The new production of Hamlet by Nine Theatricals starring Matt de Rogatis in the title role is an interesting and, in several ways, very good Hamlet. But it isn’t at all what I expected.
A new adaptation by de Rogatis and director Jay Michaels, it’s said to draw upon tales and legends that provided source material for Shakespeare’s play, promising “a version of Hamlet but also the story of Hroðulf from the late 5th century and the 6th century; Amlóði from the 12th century; [and] Ur-Hamlet and Heronimo from the early Renaissance,” with excerpts from these older texts.
Instead, what’s on stage at the 13th Street Repertory Theatre is, essentially, Shakespeare’s Hamlet, modestly abridged and with some scenes re-ordered. Rather than the academically interesting evening I anticipated, it’s pretty much simply Shakespeare – method-acted, fever-pitched, often thrilling, sometimes frustrating. If it interpolates older texts, the staging doesn’t point them out.
The noticeable addition is a narrator, who rises between certain scenes, most often to unnecessarily recap what we’ve just seen or explain what we already know is coming. Once or twice he offers useful commentary – explaining, for example, why Claudius and not Hamlet Jr. inherited the Danish crown in the first place. But mostly the narration made me feel talked down to, untrusted to know or follow the story without dumbed-down CliffsNotes.
As a Hamlet, though, the production shines on several counts. Taking a cue from de Rogatis’s acidly emotional prince, the show sustains a rococo emotionality which Shakespeare’s expansive and almost infinitely forgiving language can handily encompass.
Turning Rosencrantz and Guildenstern into vampy female friends of the prince is the most obvious gamble, but it’s of a piece with the production’s saturated dramatic colors, and it pays off in suggestiveness and humor. On the other hand, an outlandishly emotional Yorick scene doesn’t seem earned, presented as if we, like Hamlet, should be able to feel the loss of Yorick, a character we’ve never met.
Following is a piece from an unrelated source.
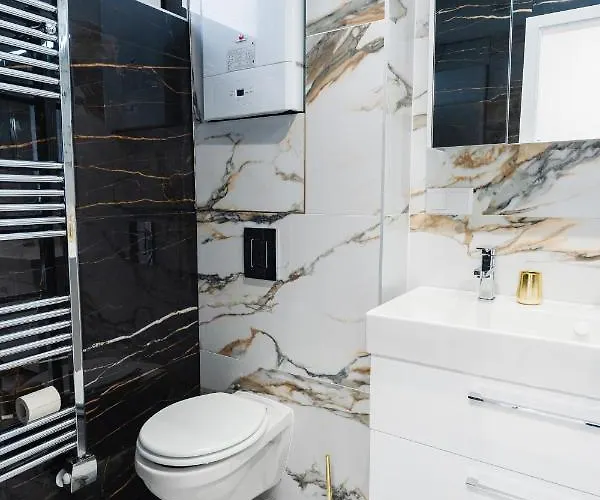 Central Residence Appartamento *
At times de Rogatis’s approach leads to gushes of breakneck speed, blurring Shakespeare’s magnificent language; we lose half of what Hamlet says to Gertrude in the famous scene in her bedroom, even as his wild-eyed emotional seesaw keeps us rapt.
But mostly the knife-edge intensity makes his Hamlet believably overwrought, including in the sometimes unconventionally paced but memorably delivered monologues. Likewise, Lorraine Mattox’s effulgent Ophelia charges her scenes with radioactive energy, a counterbalance, lacking in some productions, to the hapless prince’s dramatic dominance.
Linda S. Nelson’s loving, blindsided Gertrude made we wish Shakespeare had given Hamlet’s ill-starred mother a bit more to do. Greg Pragel’s loyal Horatio becomes the story’s steadying presence, not only Hamlet’s dependable friend but a raft for the audience to cling to amid the churning emotion. Only David Arthur Bachrach’s cartoonish Claudius colors outside the lines, posturing and overacting where Hamlet and Ophelia inhabit their skins with controlled fire.
This intimate, very worthwhile Hamlet is at the 13th Street Repertory Company Theater in Manhattan until July 24. Tickets are available online or by phone at 800-838-3006.